Influence is a multifaceted and often nebulous concept; energy is visible, tangible, and hence often acts as a proxy for influence—because it in fact confers influence or because we assume it does. It was China’s search for resources that first prompted its overseas strategy, commonly known as the “Go Out Policy,” at the turn of the century. Even today, despite a broader set of commercial and strategic interests, energy is a major component of Chinese investment and trade around the world. For Russia, energy is one of two strategic commodities, along with arms, that enable it to court other countries; and it is energy that is providing a foundation for its expansion into the Arctic. Recent years also have seen a significant expansion of Russian state-owned investment in energy projects overseas, particularly through Rosneft. Even for the United States, energy has become part of bilateral relations with allies (The North Atlantic Treaty Organization or NATO, South Korea) and adversaries (Russia, China).

Domination is a similarly nebulous concept, but one paramount foreign policy objective for the United States has been to prevent any country or group of countries from dominating an energy market, a fuel, or a region; or to prevent political concessions from whatever market power exists. It was this impulse that led President Jimmy Carter to threaten military force against any adversary looking to dominate the Persian Gulf. It was a similar urge that prompted President Ronald Reagan to impose sanctions on European companies looking to advance Russian gas projects in the early 1980s, or subsequent administrations to support pipeline projects to diversify European gas supplies. Or to promote civilian nuclear power while tightly controlling proliferation since President Eisenhower’s “Atoms for Peace” speech. Today’s energy landscape has changed: the United States is no longer thinking merely in denial terms; it is examining whether it can dominate energy markets.

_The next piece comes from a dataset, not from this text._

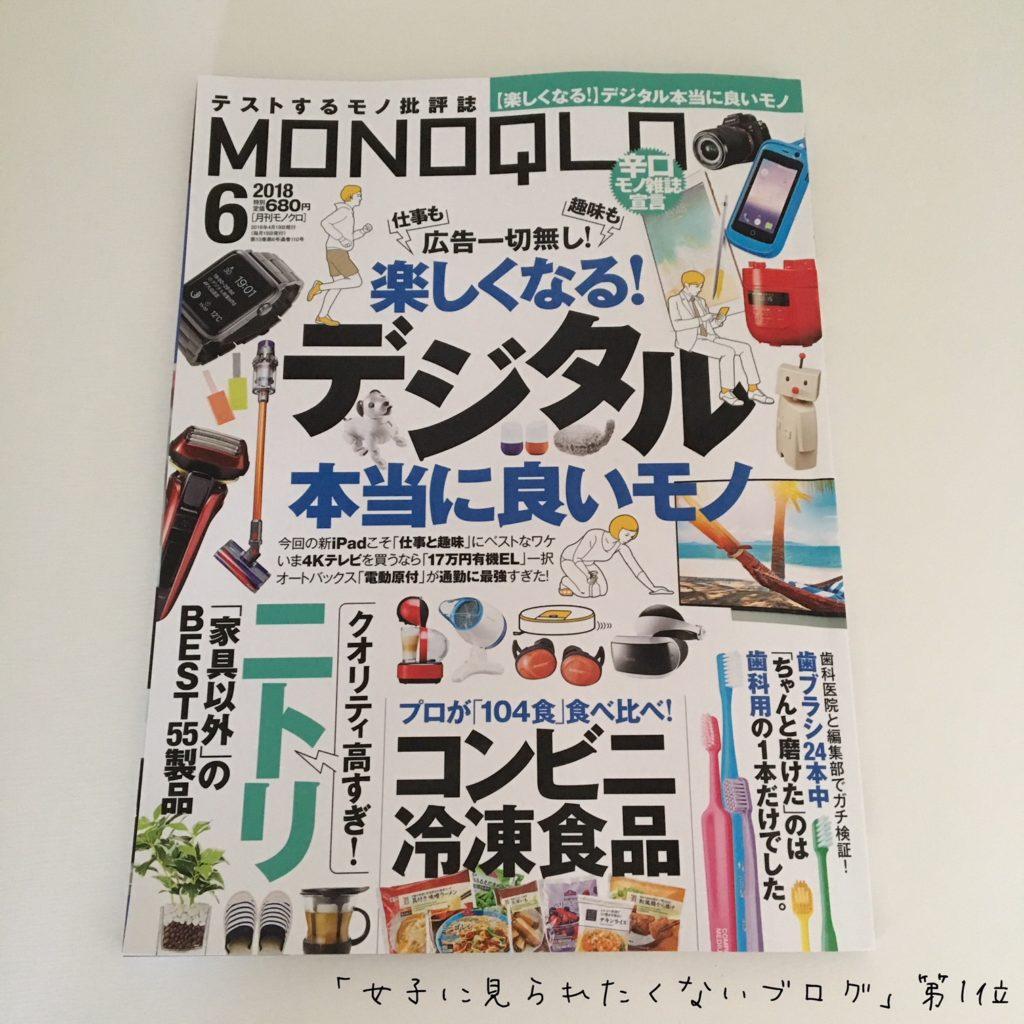 MONOQLO タフト24 オーラルケア 歯ブラシ ミディアム 硬さ ランキング1位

The foreign and energy policy communities have made broad assumptions and assertions about but have not adequately investigated (1) the role energy plays in the contemporary competition for influence among the United States, China, and Russia in specific regions of the world; (2) whether any one country or groups of countries might be able to exert preponderant influence over a specific type of energy or fuel; and (3) the implications for U.S. foreign policy objectives and global energy security.

Geopolitical Influence

Energy factors into several examples of the contemporary struggle over geopolitical spheres of influence. One very timely example is Venezuela. Over the past 15 years of Venezuela’s political, economic, and social decline, China and Russia have come to own much of its oil resources and debt. Once one of the world’s largest oil producers and ally of the United States, Venezuela is widely considered a criminal state and is the source of the biggest migration crisis in the history of the hemisphere. Although the world oil market has adjusted to the decline of Venezuelan production, a further collapse could directly affect U.S. energy security by interrupting flows of oil from Venezuela to the United States. And yet the Trump administration feels confident enough in U.S. and global supplies of oil to effectively sanction trade in Venezuelan oil to bring about regime change from Nicolás Maduro to the interim president Juan Guaidó. The U.S. government has identified the instability in Venezuela and the presence of foreign powers as threats to U.S. national security, harkening back to the principles of the Monroe Doctrine. Given that energy is the reason for foreign presence in Venezuela, many foreign policy analysts have suggested that energy will be a key to its future. This means the United States will need to forge some sort of resolution with China and Russia over the leadership in Venezuela and over ownership over its oil resources.

Another often cited example of geostrategic competition is that for an influential role in the Indo-Pacific. With varying degrees of success, China has sought to expand its sphere of economic and soft power influence through the Belt and Road Initiative (BRI). After the collapse of the Trans-Pacific Partnership (at least the version that included the United States) the United States and its regional allies now seek to counter with the Free and Open Indo-Pacific Strategy. Energy plays a role in these agendas, such as the financing and construction of coal-fired power generation units by China and the efforts by the United States and Japan to create natural gas import facilities throughout the region. Implementation varies greatly on both strategic initiatives, as does the line between commercial versus strategic objectives. Whether building energy infrastructure or trade links translate into geopolitical connections remains to be seen. However, an economic (versus military) counterweight to China’s ambitions in the region is of increasing strategic importance to the United States.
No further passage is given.